Peu à peu, les effets de ces contrefaçons en ligne se sont infiltrés dans la réalité. L'armada de comptes Twitter automatisés a aidé Pizzagate , une théorie du complot qui a même propagé le feu dans une pizzeria en 2016, gagnant des adeptes, faisant semblant d'avoir plus d'adeptes dans le monde réel qu'il ne l'est réellement. Il semblerait que l'Internet Research Agency ait payé aux résidents américains un rassemblement politique pour transporter un homme déguisé en Hillary Clinton dans une cage de camion lors des rassemblements de campagne, ainsi que des manifestants lors de rassemblements à New York et en Pennsylvanie annoncés sur Facebook.

La liste continue. Le terme «fake news» s'est en quelque sorte transformé en fake news lui-même. La Maison Blanche a publié une vidéo montée sur le site Web InfoWars; la nouvelle d'une caravane de migrants voyageant à travers le Mexique a été utilisée pour diffuser de la désinformation; la vidéo de Nancy Pelosi a été éditée pour qu'elle ait l'air ivre et des millions de personnes l'ont regardée sur Facebook; Dipfeyki a commencé à entrer dans le monde . Les politiciens peuvent désormais diffuser de fausses informations sur Facebook simplement en payant des publicités.

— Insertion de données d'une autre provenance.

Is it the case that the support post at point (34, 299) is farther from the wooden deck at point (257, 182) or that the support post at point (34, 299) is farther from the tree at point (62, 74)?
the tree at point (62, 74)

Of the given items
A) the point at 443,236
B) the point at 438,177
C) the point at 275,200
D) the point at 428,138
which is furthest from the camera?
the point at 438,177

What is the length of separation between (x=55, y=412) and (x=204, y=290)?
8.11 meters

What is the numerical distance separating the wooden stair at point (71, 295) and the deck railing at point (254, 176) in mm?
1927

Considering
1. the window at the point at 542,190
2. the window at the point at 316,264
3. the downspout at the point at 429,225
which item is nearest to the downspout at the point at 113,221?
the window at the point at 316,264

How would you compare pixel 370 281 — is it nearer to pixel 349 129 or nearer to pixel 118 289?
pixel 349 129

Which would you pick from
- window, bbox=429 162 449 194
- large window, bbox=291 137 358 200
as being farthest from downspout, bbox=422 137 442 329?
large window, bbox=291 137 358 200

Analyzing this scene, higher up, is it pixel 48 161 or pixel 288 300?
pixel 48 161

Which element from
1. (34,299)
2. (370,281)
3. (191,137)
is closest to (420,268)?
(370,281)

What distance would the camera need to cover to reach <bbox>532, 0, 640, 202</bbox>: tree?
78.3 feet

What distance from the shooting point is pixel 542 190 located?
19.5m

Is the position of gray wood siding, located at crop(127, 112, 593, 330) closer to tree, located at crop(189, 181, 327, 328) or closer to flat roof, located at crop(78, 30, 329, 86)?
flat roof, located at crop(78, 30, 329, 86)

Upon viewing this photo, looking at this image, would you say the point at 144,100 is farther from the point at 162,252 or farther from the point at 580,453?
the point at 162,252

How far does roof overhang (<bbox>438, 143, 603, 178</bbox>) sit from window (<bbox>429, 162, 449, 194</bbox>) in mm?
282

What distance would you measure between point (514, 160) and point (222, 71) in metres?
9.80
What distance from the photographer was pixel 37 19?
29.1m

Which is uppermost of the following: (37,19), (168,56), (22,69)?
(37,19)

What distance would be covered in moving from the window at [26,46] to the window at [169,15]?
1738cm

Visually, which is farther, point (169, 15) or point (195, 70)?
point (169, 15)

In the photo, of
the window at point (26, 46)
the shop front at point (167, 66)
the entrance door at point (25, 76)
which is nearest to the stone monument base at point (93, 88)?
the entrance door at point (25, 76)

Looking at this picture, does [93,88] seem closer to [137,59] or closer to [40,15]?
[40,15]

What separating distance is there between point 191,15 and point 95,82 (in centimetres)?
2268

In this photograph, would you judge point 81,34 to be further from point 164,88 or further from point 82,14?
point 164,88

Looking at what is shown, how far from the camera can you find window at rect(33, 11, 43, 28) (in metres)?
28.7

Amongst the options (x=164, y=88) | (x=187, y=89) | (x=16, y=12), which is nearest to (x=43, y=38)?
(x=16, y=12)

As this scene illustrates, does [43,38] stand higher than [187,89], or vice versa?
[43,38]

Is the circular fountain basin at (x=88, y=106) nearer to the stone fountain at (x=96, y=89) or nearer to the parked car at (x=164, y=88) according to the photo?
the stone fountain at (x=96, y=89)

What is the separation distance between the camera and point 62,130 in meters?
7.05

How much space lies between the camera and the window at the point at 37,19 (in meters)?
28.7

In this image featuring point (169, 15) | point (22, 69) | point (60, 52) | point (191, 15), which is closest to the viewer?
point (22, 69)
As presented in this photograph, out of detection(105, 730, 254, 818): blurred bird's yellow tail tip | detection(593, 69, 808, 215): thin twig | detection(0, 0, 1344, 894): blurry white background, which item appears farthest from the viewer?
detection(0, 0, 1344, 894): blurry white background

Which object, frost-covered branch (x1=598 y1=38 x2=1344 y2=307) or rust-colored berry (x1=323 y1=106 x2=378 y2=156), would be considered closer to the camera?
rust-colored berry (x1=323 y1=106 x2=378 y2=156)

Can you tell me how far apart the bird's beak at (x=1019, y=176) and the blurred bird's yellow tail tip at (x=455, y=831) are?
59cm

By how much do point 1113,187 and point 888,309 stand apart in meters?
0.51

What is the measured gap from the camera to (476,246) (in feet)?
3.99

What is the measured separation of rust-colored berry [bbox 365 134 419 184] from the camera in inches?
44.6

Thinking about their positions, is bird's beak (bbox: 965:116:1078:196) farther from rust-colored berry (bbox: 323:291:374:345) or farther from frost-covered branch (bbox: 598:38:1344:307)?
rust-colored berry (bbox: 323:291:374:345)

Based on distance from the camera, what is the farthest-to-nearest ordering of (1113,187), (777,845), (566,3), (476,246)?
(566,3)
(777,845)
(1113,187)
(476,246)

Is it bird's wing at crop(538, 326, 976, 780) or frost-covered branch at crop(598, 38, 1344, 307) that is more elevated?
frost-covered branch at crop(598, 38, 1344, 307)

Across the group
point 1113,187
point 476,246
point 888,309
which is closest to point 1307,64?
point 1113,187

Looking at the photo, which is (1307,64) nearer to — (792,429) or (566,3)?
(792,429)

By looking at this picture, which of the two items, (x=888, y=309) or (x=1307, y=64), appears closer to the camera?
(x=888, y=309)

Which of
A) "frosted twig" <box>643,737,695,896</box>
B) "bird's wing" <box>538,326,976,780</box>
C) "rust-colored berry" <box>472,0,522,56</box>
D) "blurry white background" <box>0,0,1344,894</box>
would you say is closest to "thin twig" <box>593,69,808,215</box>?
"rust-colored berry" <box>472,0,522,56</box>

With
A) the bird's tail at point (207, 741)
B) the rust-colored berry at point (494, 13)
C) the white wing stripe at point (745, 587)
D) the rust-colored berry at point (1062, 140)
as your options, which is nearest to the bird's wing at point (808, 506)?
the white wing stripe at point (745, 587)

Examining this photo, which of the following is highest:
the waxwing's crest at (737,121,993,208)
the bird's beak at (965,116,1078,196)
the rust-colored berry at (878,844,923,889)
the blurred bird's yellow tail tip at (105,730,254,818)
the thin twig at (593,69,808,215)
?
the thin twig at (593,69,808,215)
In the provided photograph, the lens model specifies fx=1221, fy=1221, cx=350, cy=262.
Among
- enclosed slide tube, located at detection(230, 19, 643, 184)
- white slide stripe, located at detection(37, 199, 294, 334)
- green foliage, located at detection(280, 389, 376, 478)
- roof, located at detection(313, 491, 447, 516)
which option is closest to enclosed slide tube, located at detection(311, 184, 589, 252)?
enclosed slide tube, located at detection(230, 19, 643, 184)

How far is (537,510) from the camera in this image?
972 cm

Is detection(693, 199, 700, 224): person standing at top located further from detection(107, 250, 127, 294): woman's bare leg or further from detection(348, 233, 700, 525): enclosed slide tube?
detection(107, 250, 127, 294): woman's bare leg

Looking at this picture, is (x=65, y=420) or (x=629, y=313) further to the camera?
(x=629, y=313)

Image assez sombre. L'avenir de la vérité en ligne semble si sombre que les experts connaissent une crise existentielle. Le pire, c'est que les solutions à ce problème ne sont pas visibles. La propagation de la désinformation et la polarisation du contenu sont basées sur des facteurs difficiles à décrire spécifiquement, et de nombreuses approches pour résoudre le problème ne sont dirigées que contre l'un de ces éléments, et pas toutes à la fois.

Dans un sondage Pew, peu de temps après les élections de 2016, 14% de la population adulte américaine a déclaré avoir partagé sur Internet des informations politiques sur la fausseté dont elle avait connaissance. "Dans ces cas, une vérification des faits n'aide pas à réparer le mensonge", a écrit Whitney Philips, professeur à Syracuse, dont les recherches sur la pollution de l'information ont récemment été écrites pour la Columbia Journalism Review. "Les faits n'ont rien à voir avec cela."

Et la falsification d'informations n'ira nulle part. Une tromperie sans Internet est une illusion nostalgique. Le mensonge fait partie du monde numérique presque depuis sa création. Il est préférable de s’interroger sur l’étendue des mensonges en ligne dans dix ans. À un moment donné, tous ces faux débridés cesseront d'être aussi rentables et certaines sources d'information cesseront d'être considérées comme fiables. Cependant, il est difficile de dire si cela sera suffisant pour inverser l'afflux de désinformation. La dernière décennie, si quelque chose a prouvé, est la futilité d'essayer de prédire l'avenir.